[Begin DATA EXTRACT]

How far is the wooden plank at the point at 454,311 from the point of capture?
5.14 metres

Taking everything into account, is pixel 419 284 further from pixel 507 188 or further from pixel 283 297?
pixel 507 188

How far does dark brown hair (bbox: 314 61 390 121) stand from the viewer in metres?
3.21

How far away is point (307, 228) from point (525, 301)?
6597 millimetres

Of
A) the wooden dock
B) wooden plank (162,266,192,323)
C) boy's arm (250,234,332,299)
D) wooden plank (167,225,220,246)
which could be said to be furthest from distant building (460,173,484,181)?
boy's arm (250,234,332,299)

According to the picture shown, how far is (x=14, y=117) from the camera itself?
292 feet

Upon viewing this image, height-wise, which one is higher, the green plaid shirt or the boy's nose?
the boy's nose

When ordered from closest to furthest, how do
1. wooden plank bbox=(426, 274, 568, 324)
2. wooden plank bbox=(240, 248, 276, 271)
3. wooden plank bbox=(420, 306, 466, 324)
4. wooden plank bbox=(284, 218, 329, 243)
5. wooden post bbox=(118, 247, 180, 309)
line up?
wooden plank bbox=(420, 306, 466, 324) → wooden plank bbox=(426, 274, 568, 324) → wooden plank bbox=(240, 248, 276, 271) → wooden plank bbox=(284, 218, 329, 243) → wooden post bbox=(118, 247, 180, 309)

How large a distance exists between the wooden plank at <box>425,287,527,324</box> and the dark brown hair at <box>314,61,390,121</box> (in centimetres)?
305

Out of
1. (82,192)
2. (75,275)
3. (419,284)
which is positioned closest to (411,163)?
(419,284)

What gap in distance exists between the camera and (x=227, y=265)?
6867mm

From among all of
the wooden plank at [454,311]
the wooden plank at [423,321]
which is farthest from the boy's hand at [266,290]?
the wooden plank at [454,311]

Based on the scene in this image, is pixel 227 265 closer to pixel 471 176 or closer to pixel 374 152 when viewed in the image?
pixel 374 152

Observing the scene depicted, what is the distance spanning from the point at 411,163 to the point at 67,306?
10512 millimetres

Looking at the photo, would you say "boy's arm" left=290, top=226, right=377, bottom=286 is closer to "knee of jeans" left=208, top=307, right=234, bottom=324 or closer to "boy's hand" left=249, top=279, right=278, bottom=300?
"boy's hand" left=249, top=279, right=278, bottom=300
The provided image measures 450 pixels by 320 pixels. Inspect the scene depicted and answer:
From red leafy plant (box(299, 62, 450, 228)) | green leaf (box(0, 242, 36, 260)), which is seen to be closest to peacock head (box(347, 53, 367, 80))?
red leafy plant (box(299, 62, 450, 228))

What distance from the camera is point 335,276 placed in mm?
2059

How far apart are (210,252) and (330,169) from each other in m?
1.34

[End DATA EXTRACT]

THE TASK = Write out again every line from the one containing "What distance from" through the last line of the block of data, requests included, and offset each distance in the answers by -15.

WORKED SOLUTION =
What distance from the camera is point 335,276 placed in mm?
2044

How far apart are (210,252) and (330,169) from each other in m?
-13.66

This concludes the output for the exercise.